Annual cost and consumption per patient
The analysis suggests that annually, adult patients treated episodically with rVIII-SingleChain are expected to consume 11,529 units per patient. For an adult patient, the annual cost of rVIII-SingleChain for episodic treatment only was €8,532. Details of annual consumption and costs by product, stratified by age group, can be found in Table S3.
Budget impact results with current list prices
When considering patients only receiving episodic treatment, total costs were estimated to be €3,725,516 in Year 1 of the base-case scenario, whereas the corresponding expenditure amounted to €3,782,806 in the alternative scenario (Table S4 and Figure S1). Corresponding costs for Year 2 and Year 3 were €3,772,263 and €3,824,647 in the base-case scenario and €3,875,067 and €3,976,195 in the alternative scenario. The alternative scenario resulted in an increase in the budget by €57,290 in Year 1, €102,804 in Year 2 and €151,548 in Year 3. Cumulative budget increases would be equal to €311,642 over 3 years.
Results for the overall patient population (considering those on episodic treatment and those on a prophylactic regimen) were also obtained. In the base-case scenario, the total expenditure for hemophilia A patients was estimated to be €323,001,132 in Year 1 and increased to €331,726,128 in Year 2 and €340,525,620 in Year 3 (Table S5 and Figure S2). In the alternative scenario, the total spending amounted to €321,707,843, €328,751,106 and €335,256,405 in Years 1, 2 and 3, respectively. The analysis suggests that the increasing uptake of rVIII-SingleChain would result in savings up to €1,293,289 in Year 1, €2,975,022 in Year 2 and €5,269,214 in Year 3 while cumulative savings over the 3-year period would amount to €9,537,525.
Analysis 2
Budget impact results with regional acquisition prices
When the analysis considered regional drug acquisition prices, the total expenditure for patients treated only with episodic treatment in the base-case scenario, using drug acquisition prices, was estimated to amount to €3,267,142 in Year 1, €3,283,276 in Year 2 and €3,296,852 in Year 3 (Table S6). In the alternative scenario, these values were €3,283,487, €3,313,031 and €3,343,764, respectively. Increasing the uptake of rVIII-SingleChain for episodic treatment would result in additional expenditures of €16,345 in Year 1, €29,755 in Year 2 and €46,913 in Year 3, for a total cumulative additional expenditure of €93,013 over 3 years.

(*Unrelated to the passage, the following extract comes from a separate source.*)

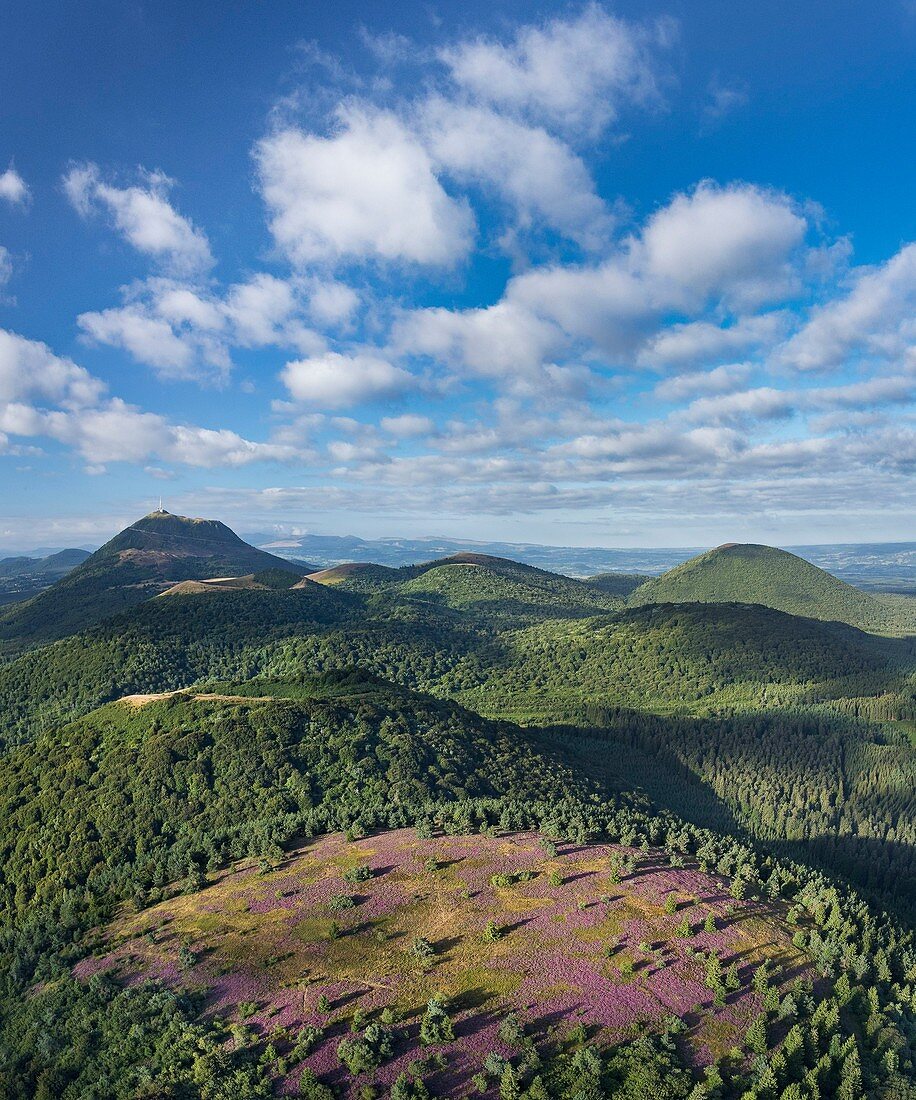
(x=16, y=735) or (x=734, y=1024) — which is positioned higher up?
(x=734, y=1024)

The estimated total expenditure for the overall patient population (considering those on episodic treatment and those on a prophylactic regimen), in the base-case scenario amounted to €272,729,972 in Year 1, increasing to €276,197,389 in Year 2 and €279,343,722 in Year 3 (Table S7). Corresponding figures for the alternative scenario were €269,524,371, €270,039,122 and €269,866,899, respectively. Increasing the uptake of rVIII-SingleChain would therefore result in savings of €3,205,601, €6,158,266 and €9,476,824 in Years 1, 2 and 3, respectively. Over the 3-year period, the cumulative savings would amount to €18,840,691.